Although Utrillo had no real training, other than what his mother taught him, he drew inspiration from his surroundings and painted what he saw around the Montmartre. He created strange landscapes that appealed to all. His paintings inspired many artists’ styles in the way he re-evaluated reality in his work. His paintings up until 1907 were saturated with bright colors of yellow, red, turquoise and white. He was invited to participate in the 1912 Salon d’Automne and his work started to gain recognition. Also in 1912, he exhibited with his mother at the Galerie Bernheim-Jeune in Paris and was offered a one year contract. From 1909 to 1914, Maurice Utrillo’s palette was confined to white and shades of gray.
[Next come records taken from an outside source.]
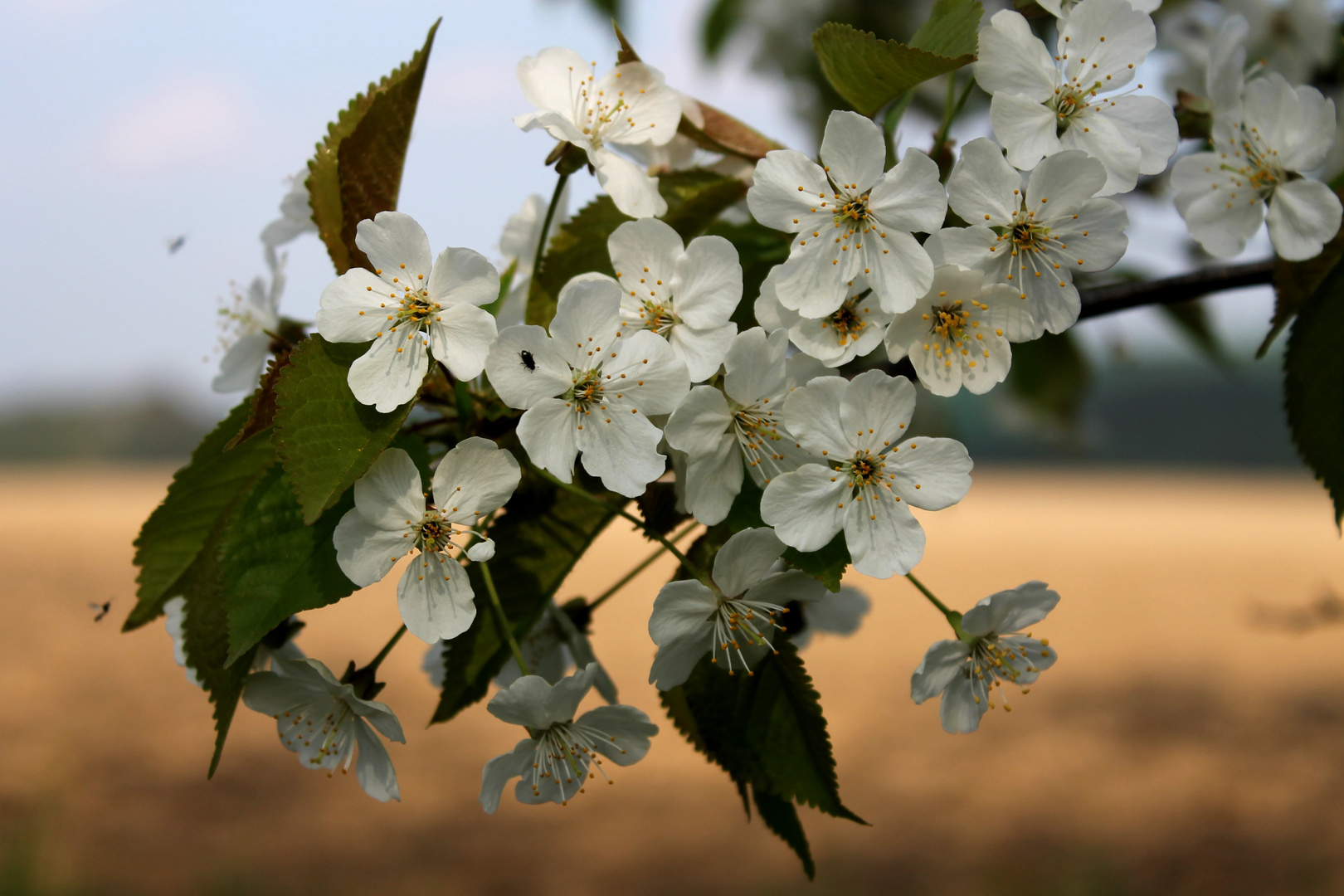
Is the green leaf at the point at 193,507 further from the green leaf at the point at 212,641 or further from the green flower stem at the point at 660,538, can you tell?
the green flower stem at the point at 660,538

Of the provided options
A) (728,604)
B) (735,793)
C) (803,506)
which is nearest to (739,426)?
(803,506)

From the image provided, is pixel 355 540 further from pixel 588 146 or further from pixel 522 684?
pixel 588 146

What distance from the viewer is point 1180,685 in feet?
29.0

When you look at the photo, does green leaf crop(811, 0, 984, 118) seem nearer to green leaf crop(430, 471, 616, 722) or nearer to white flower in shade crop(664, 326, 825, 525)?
white flower in shade crop(664, 326, 825, 525)

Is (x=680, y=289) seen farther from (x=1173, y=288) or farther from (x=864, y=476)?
(x=1173, y=288)

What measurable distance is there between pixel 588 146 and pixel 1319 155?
3.25 feet

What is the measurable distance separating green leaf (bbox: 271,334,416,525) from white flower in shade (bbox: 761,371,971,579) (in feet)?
1.34

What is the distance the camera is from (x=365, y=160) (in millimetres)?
1143

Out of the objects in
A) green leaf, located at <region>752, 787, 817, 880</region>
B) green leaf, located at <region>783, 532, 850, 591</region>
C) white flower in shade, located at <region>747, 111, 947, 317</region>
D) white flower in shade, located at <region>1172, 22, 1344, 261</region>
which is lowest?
green leaf, located at <region>752, 787, 817, 880</region>

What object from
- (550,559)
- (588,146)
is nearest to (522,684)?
(550,559)

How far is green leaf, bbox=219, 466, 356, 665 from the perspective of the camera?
1013mm

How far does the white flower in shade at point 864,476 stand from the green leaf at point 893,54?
0.34 m

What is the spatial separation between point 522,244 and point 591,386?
0.42m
This period, also known as his white period, was his most highly regarded work. He used sand, plaster and lime in his paints to enhance the physical quality of walls and buildings in his cityscapes. These pieces brought Utrillo great fame and financial success.
By 1920, Maurice Utrillo had become internationally known and a legendary figure. Many critics viewed him as the century’s finest painter of urban scenes, particularly Paris. In 1928, he was made a member of the Legion of Honour. Despite his success, he continued to drink and had to be committed to several psychiatric institutions on various occasions.
Maurice Utrillo died on November 5, 1955. The first retrospective of his work was held at the 1943 Salon d’Automne. Recent paintings have sold for close to 1 million dollars. His works can be found in the museum collections of Hermitage Museum in St. Petersburg, Museum of Fine Arts Boston, The Royal Collection in London and the Museum of Modern Art in New York and many other collections.